MonoTher-Depth: Enhancing Thermal Depth Estimation Via Confidence-Aware Distillation
Xingxing Zuo, Nikhil Ranganathan, Connor Lee, Georgia Gkioxari, Soon-Jo Chung
AI summary
Problem
Thermal cameras excel in low-light and obscured conditions, but thermal depth estimation lacks labeled datasets and suffers from low contrast and noise, while existing cross-modal methods require perfectly aligned RGB-thermal pairs or video sequences.
Approach
The authors introduce MonoTher-Depth, a semi-supervised framework that distills a pretrained RGB depth model into a thermal model using a confidence-aware loss that weights guidance based on cross-modal feature similarity and depth consistency.
Key results
- Introduces MonoTher-Depth, a semi-supervised framework bridging RGB and thermal depth estimation.
- Proposes confidence-aware distillation that adaptively weights RGB guidance using cross-modal feature consistency.
- Reduces absolute relative error by 22.88% on zero-shot thermal depth estimation without ground-truth supervision.
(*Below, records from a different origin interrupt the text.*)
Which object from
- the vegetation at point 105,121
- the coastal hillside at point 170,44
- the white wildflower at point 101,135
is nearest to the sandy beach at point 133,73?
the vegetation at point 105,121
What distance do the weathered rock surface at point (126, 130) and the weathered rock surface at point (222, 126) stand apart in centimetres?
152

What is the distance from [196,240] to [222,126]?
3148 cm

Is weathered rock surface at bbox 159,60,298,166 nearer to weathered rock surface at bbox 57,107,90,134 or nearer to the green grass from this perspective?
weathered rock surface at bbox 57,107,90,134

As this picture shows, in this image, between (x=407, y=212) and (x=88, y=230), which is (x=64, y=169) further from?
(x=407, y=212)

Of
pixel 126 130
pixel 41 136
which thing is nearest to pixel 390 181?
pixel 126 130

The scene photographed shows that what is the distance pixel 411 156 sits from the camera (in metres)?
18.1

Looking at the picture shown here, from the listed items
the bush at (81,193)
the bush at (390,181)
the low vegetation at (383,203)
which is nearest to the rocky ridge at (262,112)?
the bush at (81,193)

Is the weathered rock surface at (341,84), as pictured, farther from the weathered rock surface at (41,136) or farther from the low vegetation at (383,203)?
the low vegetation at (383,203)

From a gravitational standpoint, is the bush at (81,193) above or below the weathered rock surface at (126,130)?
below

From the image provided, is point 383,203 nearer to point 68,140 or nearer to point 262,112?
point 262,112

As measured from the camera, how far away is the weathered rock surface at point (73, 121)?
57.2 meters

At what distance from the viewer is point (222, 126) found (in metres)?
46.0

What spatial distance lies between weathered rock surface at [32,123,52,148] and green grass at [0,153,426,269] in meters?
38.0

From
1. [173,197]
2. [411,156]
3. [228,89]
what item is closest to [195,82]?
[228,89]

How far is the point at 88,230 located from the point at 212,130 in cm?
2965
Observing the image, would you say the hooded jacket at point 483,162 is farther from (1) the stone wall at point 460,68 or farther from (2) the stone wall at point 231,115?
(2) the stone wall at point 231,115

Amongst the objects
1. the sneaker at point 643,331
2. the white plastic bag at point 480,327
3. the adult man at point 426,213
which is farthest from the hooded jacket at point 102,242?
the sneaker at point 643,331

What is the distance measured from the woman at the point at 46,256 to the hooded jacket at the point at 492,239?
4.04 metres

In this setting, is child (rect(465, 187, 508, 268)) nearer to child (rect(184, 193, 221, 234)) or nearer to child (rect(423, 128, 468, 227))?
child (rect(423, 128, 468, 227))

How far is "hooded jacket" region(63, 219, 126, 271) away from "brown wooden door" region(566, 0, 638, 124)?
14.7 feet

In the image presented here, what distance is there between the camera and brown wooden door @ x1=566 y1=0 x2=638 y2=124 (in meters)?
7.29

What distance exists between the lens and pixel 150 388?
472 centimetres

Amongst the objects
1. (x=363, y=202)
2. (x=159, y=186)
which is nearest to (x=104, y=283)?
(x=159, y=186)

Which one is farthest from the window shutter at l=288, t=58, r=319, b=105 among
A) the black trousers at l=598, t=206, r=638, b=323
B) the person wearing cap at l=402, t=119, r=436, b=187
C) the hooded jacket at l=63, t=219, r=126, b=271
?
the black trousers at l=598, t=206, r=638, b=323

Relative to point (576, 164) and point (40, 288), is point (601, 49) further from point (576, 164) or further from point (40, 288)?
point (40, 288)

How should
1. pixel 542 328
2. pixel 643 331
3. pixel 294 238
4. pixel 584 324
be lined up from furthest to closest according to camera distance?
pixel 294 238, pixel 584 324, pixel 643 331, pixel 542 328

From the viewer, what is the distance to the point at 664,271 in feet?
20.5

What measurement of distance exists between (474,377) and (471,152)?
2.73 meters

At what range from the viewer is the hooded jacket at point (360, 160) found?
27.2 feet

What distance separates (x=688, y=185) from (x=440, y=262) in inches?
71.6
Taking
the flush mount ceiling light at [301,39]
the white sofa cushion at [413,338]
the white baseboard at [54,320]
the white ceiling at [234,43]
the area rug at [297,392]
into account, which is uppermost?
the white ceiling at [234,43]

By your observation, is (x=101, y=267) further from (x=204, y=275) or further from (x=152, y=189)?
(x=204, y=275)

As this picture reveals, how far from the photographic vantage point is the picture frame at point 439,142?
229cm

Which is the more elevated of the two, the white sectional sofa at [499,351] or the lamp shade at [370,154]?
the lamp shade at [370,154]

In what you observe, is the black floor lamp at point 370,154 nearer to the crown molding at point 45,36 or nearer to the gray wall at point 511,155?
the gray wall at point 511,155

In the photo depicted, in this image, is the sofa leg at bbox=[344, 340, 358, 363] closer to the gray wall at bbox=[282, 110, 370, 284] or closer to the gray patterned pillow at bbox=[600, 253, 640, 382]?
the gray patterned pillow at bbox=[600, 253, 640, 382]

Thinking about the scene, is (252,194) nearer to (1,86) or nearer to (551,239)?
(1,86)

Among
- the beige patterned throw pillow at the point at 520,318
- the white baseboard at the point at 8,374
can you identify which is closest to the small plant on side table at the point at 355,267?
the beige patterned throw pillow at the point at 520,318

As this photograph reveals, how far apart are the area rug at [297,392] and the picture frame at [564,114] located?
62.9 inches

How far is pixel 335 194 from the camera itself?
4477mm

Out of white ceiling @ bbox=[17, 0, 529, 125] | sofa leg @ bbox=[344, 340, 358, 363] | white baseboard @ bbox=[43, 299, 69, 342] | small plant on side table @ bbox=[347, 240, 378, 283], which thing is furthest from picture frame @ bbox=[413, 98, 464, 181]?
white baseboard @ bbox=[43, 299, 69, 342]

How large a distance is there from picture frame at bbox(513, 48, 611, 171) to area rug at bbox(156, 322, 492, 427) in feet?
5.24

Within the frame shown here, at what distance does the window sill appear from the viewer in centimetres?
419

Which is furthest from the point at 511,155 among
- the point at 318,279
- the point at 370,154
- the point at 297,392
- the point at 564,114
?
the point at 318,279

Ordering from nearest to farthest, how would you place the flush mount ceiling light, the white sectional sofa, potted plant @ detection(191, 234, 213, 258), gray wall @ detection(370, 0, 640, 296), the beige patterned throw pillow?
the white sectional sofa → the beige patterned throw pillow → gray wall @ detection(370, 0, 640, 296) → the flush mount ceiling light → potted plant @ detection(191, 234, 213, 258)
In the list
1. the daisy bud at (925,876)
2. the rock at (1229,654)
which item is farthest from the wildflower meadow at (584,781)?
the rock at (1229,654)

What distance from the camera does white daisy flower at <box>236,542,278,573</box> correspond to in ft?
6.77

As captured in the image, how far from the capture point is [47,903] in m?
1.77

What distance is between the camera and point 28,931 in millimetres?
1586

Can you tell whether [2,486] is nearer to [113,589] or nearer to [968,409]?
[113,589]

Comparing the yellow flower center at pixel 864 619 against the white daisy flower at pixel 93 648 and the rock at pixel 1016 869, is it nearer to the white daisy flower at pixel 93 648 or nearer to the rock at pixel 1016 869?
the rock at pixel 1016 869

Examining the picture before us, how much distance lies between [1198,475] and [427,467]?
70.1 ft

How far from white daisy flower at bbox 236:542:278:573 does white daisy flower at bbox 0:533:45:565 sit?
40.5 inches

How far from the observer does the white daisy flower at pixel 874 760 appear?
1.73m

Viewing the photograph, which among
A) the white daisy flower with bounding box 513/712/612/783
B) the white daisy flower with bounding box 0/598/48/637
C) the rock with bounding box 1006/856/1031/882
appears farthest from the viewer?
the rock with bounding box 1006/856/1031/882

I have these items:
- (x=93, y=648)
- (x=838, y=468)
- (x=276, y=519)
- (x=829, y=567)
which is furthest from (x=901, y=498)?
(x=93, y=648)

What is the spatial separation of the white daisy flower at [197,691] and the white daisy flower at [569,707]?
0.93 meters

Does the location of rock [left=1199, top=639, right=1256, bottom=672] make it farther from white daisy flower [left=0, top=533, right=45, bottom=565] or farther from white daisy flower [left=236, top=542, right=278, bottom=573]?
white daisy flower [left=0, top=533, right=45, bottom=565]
- Eliminates the need for strictly co-registered RGB-thermal image pairs or sequential video data during training.
Why it matters
Enables reliable depth perception for autonomous systems and robots operating in adverse visual conditions like fog, smoke, and darkness.
Abstract
Monocular depth estimation (MDE) from thermal images is a crucial technology for robotic systems operating in challenging conditions such as fog, smoke, and low light. The limited availability of labeled thermal data constrains the generalization capabilities of thermal MDE models compared to foundational RGB MDE models, which benefit from datasets of millions of images across diverse scenarios. To address this challenge, we introduce a novel pipeline that enhances thermal MDE through knowledge distillation from a versatile RGB MDE model. Our approach features a confidence-aware distillation method that utilizes the predicted confidence of the RGB MDE to selectively strengthen the thermal MDE model, capitalizing on the strengths of the RGB model while mitigating its weaknesses. Our method significantly improves the accuracy of the thermal MDE, independent of the availability of labeled depth super- vision, and greatly expands its applicability to new scenarios. In our experiments on new scenarios without labeled depth, the proposed confidence-aware distillation method reduces the absolute relative error of thermal MDE by 22.88% compared to the baseline without distillation. The code will be available at: https://github.com/ZuoJiaxing/monother depth.